**SOURCE MATERIAL**
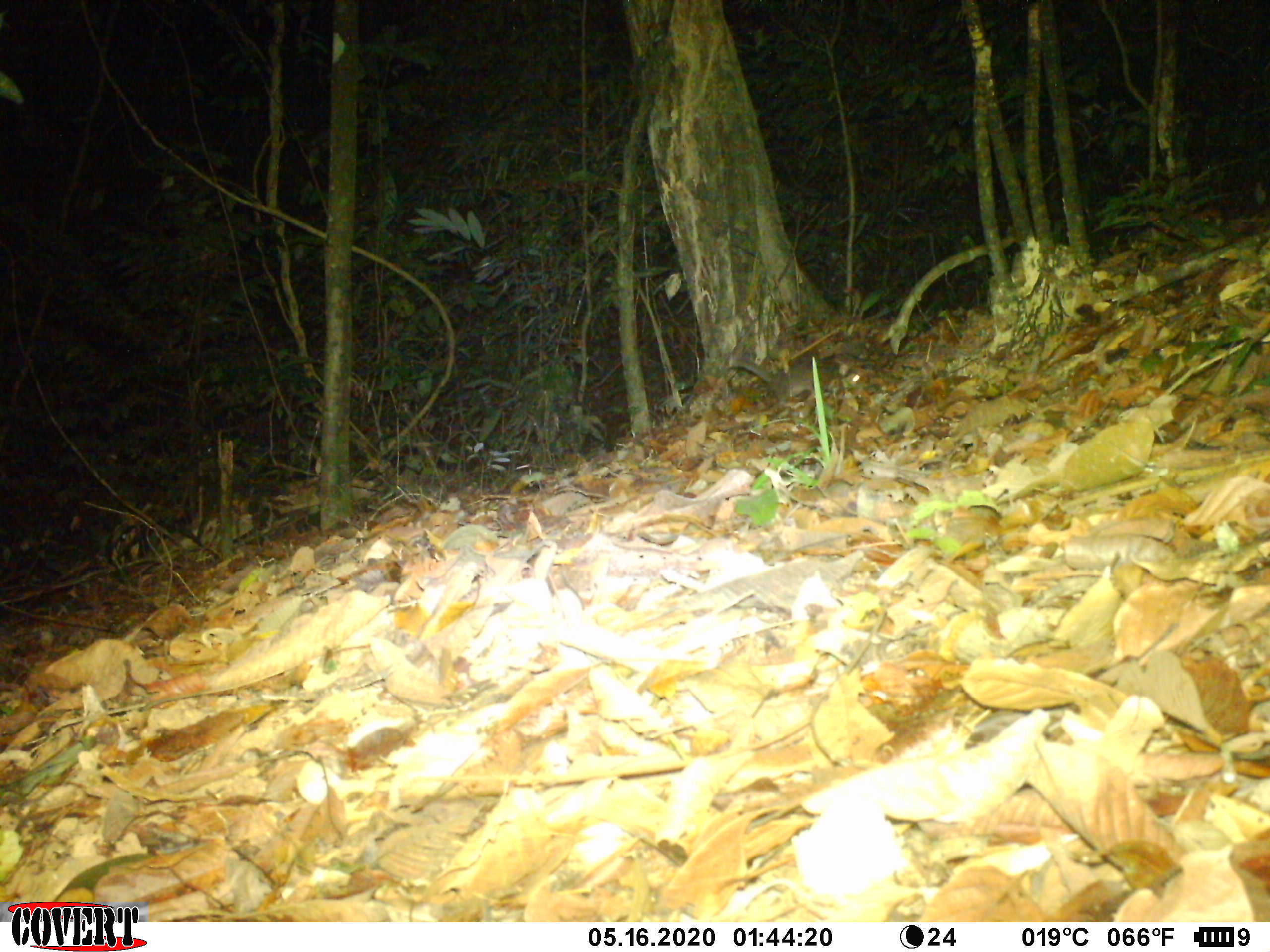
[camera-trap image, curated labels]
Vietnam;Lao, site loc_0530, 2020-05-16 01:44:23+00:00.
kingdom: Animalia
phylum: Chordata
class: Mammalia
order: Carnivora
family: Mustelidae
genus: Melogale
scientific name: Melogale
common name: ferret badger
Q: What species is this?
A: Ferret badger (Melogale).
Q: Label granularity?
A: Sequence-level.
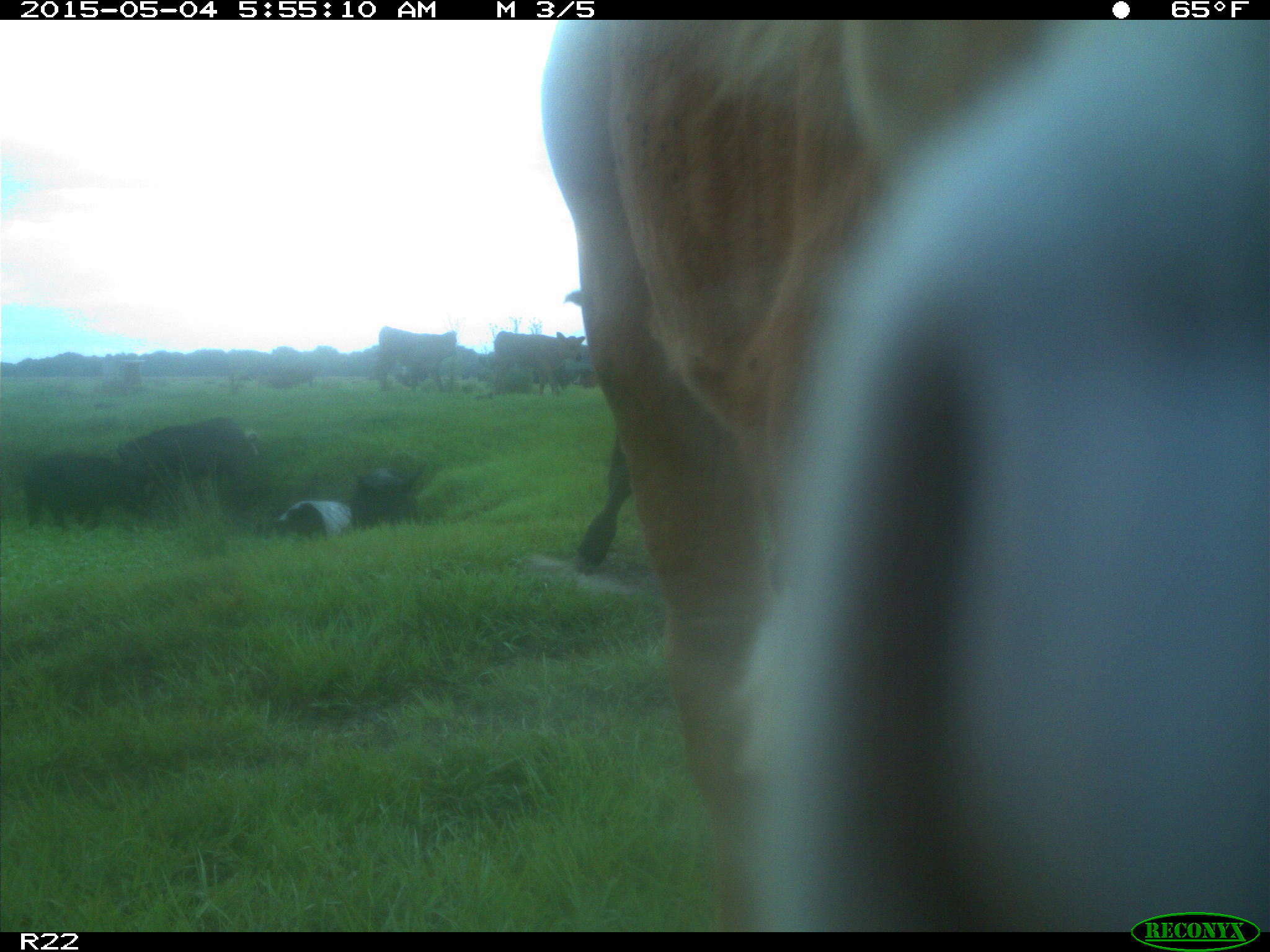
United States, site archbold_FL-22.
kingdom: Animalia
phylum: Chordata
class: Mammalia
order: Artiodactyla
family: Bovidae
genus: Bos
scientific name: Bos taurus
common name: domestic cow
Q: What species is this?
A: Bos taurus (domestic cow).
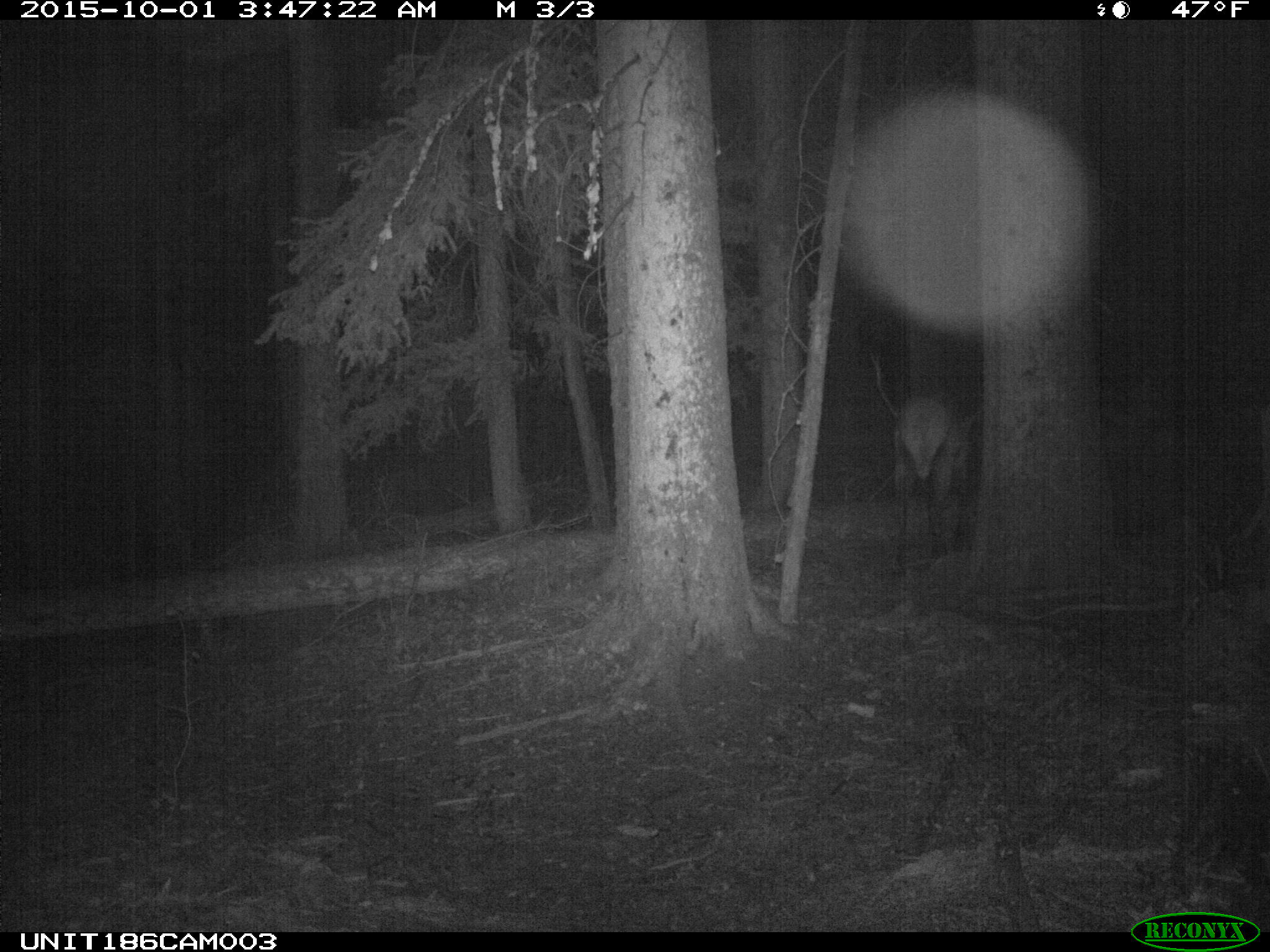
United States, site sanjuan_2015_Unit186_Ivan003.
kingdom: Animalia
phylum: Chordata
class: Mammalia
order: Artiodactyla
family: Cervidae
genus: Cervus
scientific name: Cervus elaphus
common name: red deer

---

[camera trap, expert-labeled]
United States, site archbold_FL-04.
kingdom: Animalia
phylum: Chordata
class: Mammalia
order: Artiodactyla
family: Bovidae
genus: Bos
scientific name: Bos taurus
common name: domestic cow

**TASK PROMPT**
Filter the records above down to the lines that hold the string "scientific".

**TASK ANSWER**
scientific name: Melogale
scientific name: Bos taurus
scientific name: Cervus elaphus
scientific name: Bos taurus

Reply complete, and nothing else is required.